Joel Barrett, May 31, 2021
The horrifying year
For many students, March 10, 2020 marked the beginning of an annus miserabilis (Latin word for “horrible year”). It was on said date that the Ministry of Health and Wellness (MoHW) confirmed the first case of the novel Corona Virus in Jamaica – a female patient who arrived from the United Kingdom on March 4, 2020. After this confirmation, the horrors of the virus exacerbated, which resulted in a national ‘Tan a yuh yaad’ lock-down regulation. This further led to the immediate suspension of face-to-face teaching and the closure of university facilities.
Consequently, university students have been affected through closure of campuses, unplanned rapid shifts to online learning and the introduction of non-pharmaceutical interventions (NPIs) such as social distancing, mask wearing and travel restrictions to limit transmission of the virus. These vast changes have had complications for the educational experiences of university students and their mental, physical and financial well-being. Now it must be said that in the face of this tumultuous backdrop of a pandemic, the basics of university life managed to continue as exams still happened and students still graduated. Teaching even continued; but more often as pre-recorded or online lectures as opposed to the traditional face-to-face format. Once again these unexpected series of drastic changes to the traditional ways of operation are not to be taken lightly. Students were already stressed, already perplexed, and already pressed!

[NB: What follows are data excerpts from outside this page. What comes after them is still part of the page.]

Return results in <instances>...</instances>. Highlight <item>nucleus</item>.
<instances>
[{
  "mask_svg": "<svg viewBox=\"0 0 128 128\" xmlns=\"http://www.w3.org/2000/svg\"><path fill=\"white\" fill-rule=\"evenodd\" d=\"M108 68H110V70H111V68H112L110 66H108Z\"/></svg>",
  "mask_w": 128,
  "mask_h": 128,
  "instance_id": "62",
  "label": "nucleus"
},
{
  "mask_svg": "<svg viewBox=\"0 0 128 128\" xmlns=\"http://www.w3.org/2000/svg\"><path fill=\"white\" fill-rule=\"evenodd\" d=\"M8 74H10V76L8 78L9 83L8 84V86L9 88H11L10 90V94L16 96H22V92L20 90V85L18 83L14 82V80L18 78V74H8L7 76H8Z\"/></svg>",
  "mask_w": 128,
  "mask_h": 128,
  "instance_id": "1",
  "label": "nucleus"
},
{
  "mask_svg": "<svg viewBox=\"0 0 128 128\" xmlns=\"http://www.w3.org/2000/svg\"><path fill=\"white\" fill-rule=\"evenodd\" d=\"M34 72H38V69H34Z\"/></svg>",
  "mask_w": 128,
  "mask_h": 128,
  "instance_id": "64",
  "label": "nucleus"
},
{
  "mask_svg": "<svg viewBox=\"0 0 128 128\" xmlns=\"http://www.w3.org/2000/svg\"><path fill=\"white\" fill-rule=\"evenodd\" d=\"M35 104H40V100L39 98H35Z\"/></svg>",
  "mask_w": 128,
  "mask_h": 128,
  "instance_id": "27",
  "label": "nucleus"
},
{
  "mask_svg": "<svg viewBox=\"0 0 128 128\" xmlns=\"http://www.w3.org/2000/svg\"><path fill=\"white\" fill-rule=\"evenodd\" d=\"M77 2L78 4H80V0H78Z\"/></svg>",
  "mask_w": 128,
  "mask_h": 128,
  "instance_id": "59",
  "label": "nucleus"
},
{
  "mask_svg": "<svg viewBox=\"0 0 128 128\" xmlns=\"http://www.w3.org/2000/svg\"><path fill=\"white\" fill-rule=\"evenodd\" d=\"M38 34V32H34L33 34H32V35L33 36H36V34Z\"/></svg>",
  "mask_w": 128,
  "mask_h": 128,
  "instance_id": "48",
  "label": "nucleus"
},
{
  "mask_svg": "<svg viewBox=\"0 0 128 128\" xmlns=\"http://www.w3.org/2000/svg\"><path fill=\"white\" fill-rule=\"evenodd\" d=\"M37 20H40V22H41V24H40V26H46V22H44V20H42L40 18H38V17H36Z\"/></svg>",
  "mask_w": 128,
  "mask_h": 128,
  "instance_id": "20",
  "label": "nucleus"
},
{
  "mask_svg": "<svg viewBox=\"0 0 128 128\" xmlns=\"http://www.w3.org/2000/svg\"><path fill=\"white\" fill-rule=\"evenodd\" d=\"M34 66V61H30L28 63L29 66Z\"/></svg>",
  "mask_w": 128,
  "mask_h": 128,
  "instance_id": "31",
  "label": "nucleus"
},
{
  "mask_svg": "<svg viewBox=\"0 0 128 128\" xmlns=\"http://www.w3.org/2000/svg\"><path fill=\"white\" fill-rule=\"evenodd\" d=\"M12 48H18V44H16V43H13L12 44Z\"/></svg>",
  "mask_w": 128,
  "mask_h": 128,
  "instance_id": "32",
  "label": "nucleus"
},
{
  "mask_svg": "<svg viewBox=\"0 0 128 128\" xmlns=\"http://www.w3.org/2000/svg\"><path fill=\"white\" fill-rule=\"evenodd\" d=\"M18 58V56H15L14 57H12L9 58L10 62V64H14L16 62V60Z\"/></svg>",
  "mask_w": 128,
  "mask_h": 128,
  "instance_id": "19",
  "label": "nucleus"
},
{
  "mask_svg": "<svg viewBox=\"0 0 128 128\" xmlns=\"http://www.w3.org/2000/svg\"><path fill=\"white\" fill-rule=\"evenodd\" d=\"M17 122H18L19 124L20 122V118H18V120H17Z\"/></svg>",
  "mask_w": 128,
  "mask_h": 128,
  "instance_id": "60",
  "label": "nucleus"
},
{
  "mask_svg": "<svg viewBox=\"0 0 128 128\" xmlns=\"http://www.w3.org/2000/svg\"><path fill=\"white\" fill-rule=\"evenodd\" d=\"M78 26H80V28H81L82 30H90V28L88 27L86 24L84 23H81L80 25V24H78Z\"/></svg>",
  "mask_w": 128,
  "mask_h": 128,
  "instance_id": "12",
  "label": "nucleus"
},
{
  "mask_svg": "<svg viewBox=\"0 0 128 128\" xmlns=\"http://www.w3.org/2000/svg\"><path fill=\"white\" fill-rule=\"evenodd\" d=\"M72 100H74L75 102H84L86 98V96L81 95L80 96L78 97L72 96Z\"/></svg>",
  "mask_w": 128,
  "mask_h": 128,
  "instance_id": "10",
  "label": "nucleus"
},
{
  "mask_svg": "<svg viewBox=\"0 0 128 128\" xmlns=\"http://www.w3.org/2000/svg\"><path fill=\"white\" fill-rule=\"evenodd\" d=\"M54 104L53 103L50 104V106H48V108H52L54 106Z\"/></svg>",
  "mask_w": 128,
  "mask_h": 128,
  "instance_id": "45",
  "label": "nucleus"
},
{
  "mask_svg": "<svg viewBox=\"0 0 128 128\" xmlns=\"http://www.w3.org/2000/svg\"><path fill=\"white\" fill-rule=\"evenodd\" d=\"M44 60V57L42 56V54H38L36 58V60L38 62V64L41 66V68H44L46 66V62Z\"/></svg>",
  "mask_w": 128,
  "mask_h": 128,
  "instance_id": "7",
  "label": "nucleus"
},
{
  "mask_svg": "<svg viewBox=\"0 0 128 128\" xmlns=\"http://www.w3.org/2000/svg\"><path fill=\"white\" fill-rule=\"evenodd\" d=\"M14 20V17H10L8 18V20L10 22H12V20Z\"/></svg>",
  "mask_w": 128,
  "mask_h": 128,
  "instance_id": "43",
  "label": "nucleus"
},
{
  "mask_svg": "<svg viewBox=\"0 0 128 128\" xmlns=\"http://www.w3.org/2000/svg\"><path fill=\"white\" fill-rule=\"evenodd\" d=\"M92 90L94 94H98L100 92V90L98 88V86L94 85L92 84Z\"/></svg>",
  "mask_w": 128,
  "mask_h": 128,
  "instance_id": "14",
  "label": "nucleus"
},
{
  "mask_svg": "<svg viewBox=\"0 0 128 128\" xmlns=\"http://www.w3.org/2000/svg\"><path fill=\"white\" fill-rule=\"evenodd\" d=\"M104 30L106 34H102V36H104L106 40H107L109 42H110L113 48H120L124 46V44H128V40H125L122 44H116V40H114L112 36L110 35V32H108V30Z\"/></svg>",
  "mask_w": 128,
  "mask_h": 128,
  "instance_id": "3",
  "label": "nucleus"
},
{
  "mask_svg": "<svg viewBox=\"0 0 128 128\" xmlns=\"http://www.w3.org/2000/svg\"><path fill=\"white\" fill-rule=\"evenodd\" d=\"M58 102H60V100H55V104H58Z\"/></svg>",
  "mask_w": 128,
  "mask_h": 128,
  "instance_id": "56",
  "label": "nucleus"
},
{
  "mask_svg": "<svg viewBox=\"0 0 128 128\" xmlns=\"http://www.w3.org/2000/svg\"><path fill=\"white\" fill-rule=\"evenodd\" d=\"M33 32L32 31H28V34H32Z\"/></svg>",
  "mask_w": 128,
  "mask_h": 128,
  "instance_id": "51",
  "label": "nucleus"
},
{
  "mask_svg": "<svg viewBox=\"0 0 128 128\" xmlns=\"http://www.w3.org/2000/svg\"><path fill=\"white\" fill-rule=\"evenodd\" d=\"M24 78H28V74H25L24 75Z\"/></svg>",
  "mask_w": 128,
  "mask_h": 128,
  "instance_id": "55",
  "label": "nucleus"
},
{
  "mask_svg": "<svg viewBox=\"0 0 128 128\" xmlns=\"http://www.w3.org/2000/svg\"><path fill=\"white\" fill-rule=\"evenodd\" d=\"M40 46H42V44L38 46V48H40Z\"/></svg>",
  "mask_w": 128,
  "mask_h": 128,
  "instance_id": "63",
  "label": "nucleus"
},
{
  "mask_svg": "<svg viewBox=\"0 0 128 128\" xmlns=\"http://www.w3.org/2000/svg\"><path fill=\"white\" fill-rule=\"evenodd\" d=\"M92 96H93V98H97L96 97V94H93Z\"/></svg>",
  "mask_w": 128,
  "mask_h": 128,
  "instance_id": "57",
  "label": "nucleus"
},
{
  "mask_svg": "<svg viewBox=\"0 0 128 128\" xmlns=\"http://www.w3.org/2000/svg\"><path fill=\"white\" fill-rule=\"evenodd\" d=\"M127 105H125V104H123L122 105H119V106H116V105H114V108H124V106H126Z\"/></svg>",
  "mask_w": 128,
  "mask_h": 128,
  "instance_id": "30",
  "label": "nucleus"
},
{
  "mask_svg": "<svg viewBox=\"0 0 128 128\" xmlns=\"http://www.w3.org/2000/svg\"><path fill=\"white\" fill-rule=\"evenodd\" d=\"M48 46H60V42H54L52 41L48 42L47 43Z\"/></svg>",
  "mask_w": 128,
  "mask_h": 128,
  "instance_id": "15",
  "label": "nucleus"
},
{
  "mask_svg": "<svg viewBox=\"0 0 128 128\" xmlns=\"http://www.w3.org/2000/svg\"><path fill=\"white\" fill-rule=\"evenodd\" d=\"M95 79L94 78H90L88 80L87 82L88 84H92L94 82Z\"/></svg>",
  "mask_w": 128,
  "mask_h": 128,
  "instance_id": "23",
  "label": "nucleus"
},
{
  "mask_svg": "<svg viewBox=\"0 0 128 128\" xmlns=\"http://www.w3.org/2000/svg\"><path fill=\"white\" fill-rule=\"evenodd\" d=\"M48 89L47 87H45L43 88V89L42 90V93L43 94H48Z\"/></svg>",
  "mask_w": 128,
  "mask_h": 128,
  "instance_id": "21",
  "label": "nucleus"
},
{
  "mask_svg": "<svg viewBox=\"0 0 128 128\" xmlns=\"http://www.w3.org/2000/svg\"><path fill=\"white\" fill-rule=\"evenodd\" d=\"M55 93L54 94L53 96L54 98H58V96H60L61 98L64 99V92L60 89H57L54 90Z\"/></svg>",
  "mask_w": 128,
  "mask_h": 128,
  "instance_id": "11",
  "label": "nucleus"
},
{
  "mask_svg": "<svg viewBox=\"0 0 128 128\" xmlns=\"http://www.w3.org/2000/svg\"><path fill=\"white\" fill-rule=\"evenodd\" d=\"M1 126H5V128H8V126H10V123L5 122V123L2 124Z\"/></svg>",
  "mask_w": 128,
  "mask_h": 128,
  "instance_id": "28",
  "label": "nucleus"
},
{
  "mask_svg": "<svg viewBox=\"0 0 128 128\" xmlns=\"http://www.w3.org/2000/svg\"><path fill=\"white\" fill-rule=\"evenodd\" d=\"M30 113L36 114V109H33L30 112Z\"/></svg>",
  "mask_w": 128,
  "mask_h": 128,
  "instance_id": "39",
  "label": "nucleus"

Moreover our freshmen and women of the university who would’ve just been matriculating from a secondary education into a tertiary one, would have been expecting a normal orientation and enrollment to the university come September. However, as the number of cases climbed, the traditional way of schooling was now to be hugely modified. So even though these students would have been excited about getting trendy school items and planning on meeting new friends and to build comradery on campus, none of these would be possible, and nobody knew for how long. This emergency transition to online learning has had mixed satisfaction outcomes and has been found to be a stressor, particularly associated with increased workloads and insufficient learning technologies or internet connectivity; not to mention those who relied on school Wifi and devices to complete studies and assignments.
The impact of COVID-19 on the mental health of students
Therefore, all of this change just seems all so stressful. And this is only a part of the school based stress, we haven’t touched on failing school systems and unstable online meetings…well, classes. For some, isolation, illness, bereavement, or financial hardships are some of the school-related stressors, and in common with the general population, students felt isolated, lonely and worried about catching the disease. The mental health of the student population has been a major concern for several years, and the pandemic has certainly intensified this problem. Students are stressed. We are depressed! There’s a pandemic happening. Some of our family members contracted the virus, some of us are still fighting to stay COVID-1- free.
Additionally, when the asymptomatic nature of the virus was introduced, with the symptoms of stress, depression and other mental illnesses presented themselves, the worry that we may have contracted the virus spiraled. A simple involuntary act such as coughing or sneezing would raise caution that you may have the virus. Now, if the presence of stress is so great, what do we then do to address the mental health of students? What provisions are being made for students who have poor coping skills? How are institutions helping them?
Taking charge of our mental health
UTech, Ja. Students’ Union “Take Charge” mental health campaign theme
For the returning students who would’ve been completing their program or in their final year, the e-learning approach to education would still have been equally new. But guess what? It’s 2021! A whole year has passed since the annus miserabilis has been in existence. Some of us might have suffered in some way or another, if not all. And though the virus is still in existence and still dangerous, with multiple vaccines being manufactured, we have completed another school year. Our mental health is important. It is crucial; however, we have suffered physically, emotionally, socially, and most importantly psychologically, we have to start taking charge of our well being. And even though the system might seem to be against the wellness of our mental health with its pressures and stress, we have to make mental health and wellness a priority.
It is interesting to note also that the pandemic has positively affected the experiences of some university students. Students have benefited from information made available on how to cope, such as detailed time management, prioritisation, and seeking professional help. There is even evidence that student performance in examinations may have improved during lock-down. This further demonstrates the diversified impacts of the pandemic on the student experience. So in spite of all the turmoil, there has nonetheless been some good.